Chris Wright

What can a talking fridge tell you about your data security?

At Torpedo, we take data security very seriously. That’s why we have robust systems in place to keep everything secure. So we were more than just a little curious when our client Kaspersky told us about some unusual research into human habits. Research that revealed a link between the way people at work manage their fridge, and the risks of digital clutter in the workplace.

In our increasingly digital world, we are all generating an incredible number of files and digital content at an alarming rate. Keeping track of everything that’s created, stored, deleted and sent within and beyond the business is an extremely difficult task. It’s something that Kaspersky refers to as ‘digital clutter’.

This clutter presents an ever-increasing security risk to organisations of all sizes, mainly because it has the potential to be intercepted, hacked, misused or exploited for the gain of others. This security risk is very much guided by the choices that we all make on a daily basis. It’s also likely to be influenced by the type of everyday habits we adopt in the other parts of our lives.

For example, if you’re someone who is typically disorganised – and unlikely to attempt to add organisation to a situation to make it less chaotic – then how do you act in a work environment?
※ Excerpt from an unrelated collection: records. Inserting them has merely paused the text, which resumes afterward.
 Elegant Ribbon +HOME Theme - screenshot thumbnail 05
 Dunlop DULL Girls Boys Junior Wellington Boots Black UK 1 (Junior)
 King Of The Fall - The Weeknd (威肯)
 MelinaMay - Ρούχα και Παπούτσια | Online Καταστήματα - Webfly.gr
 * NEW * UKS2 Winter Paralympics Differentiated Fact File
Could your disorganised fridge be a representation of your digital working environment?

To see whether this was true, Kaspersky commissioned a global research project to dig into those human habits and understand how they might translate across our work lives. The results were quite astounding and confirmed a correlation between the two. Furthermore, it identified that:

  • More than a third (37%) of people have accidentally found confidential information about their colleagues, e.g. salaries/bonuses at work
  • A third (33%) of people claim to have access to files from a previous workplace
  • 72% of employees store documents at work that contain personally identifiable information or sensitive data.
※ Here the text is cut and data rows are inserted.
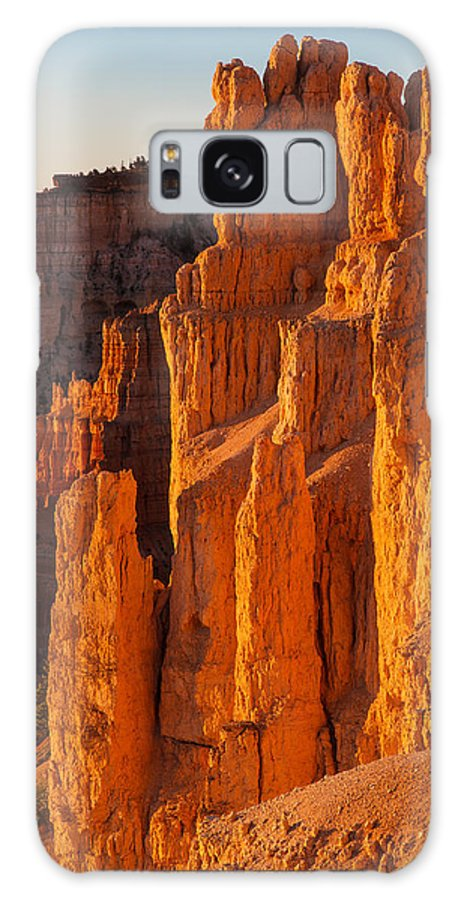 James Marvin Phelps Photography Galaxy S8 Case featuring the photograph Inspiration Point by James Marvin Phelps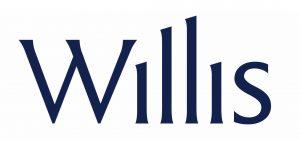 Willis (Sfondo Bianco) HiRes Rettangolare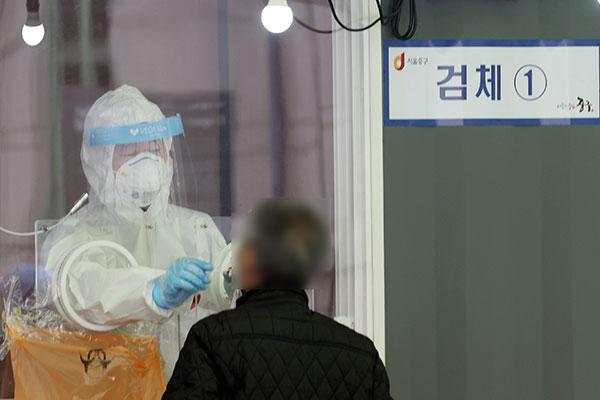 N2全球资讯-韩新增494例新冠病例 政府延长现行防疫措施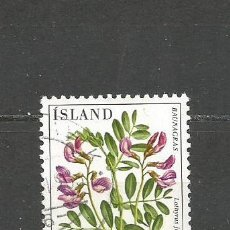 Sellos: ISLANDIA YVERT NUM. 583 USADO. Lote 97426095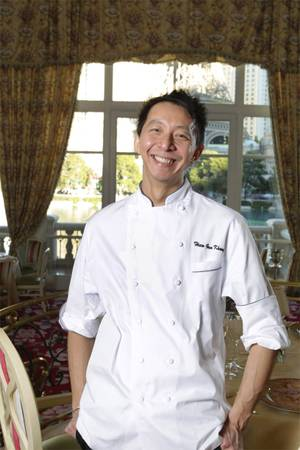 Jasmine executive chef Hiew Gun Khong.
Kaspersky asked if we could help communicate these findings and educate businesses about the risks associated with digital clutter. In response to this brief we crafted an original and creative way to bring the findings to life by enlisting the help of popular YouTuber and comedian, Josh Pieters. Together, we created a video stunt involving a ‘talking’ office fridge.

The video has been a huge success. It was watched by nearly 4 million people within the first three months, many of whom were also encouraged to view the full Digital Clutter Report – helping many businesses out there to better identify the risks.
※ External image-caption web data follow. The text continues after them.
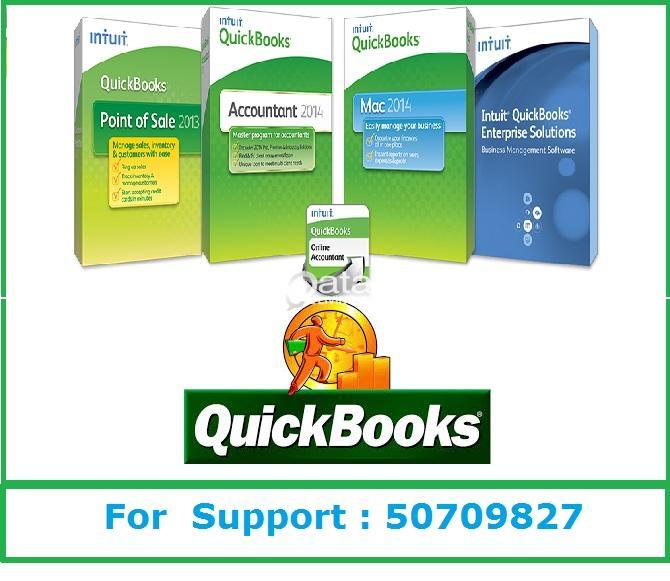Quickbooks Free Support | Qatar Living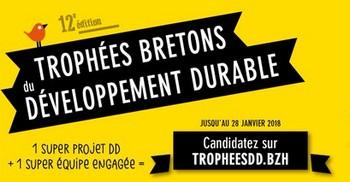 Dès aujourd'hui, candidatez aux Trophées bretons du développement durable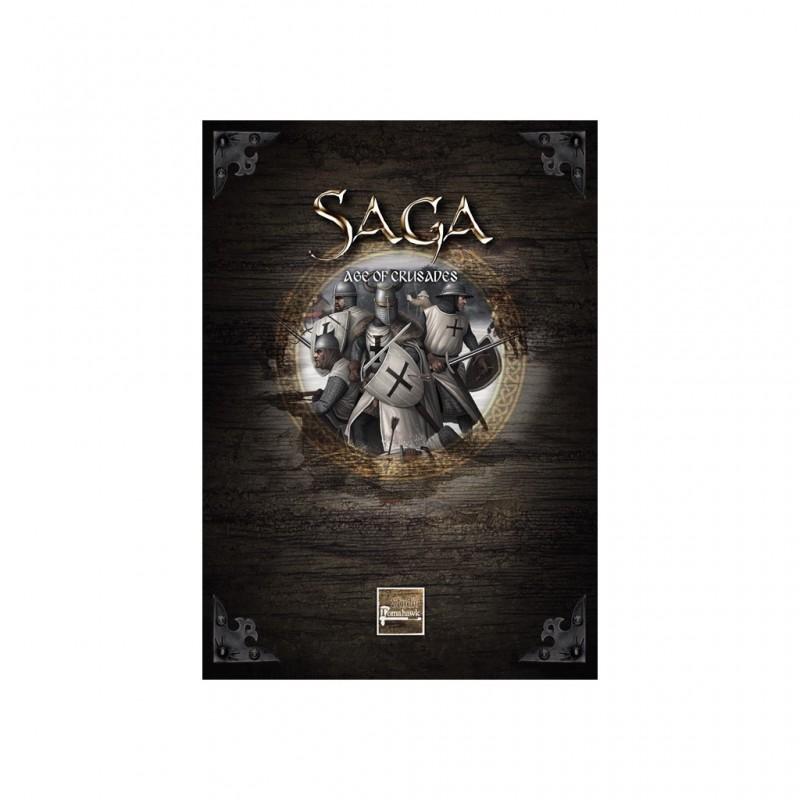 Univers Saga : l'Âge des Croisades*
Here are just some of the things you should be doing to stay safe:

  • Getting employees trained up – most security breaches come down to a genuine mistake from employees.
  • Regularly reminding staff how important it is to follow cybersecurity rules and not to let cyber skills fade away.
  • Backing up essential data to ensure corporate information is safe – and regularly updating IT equipment.
  • Using legitimate software only, downloaded from official sources.
  • Not using personal details in your passwords.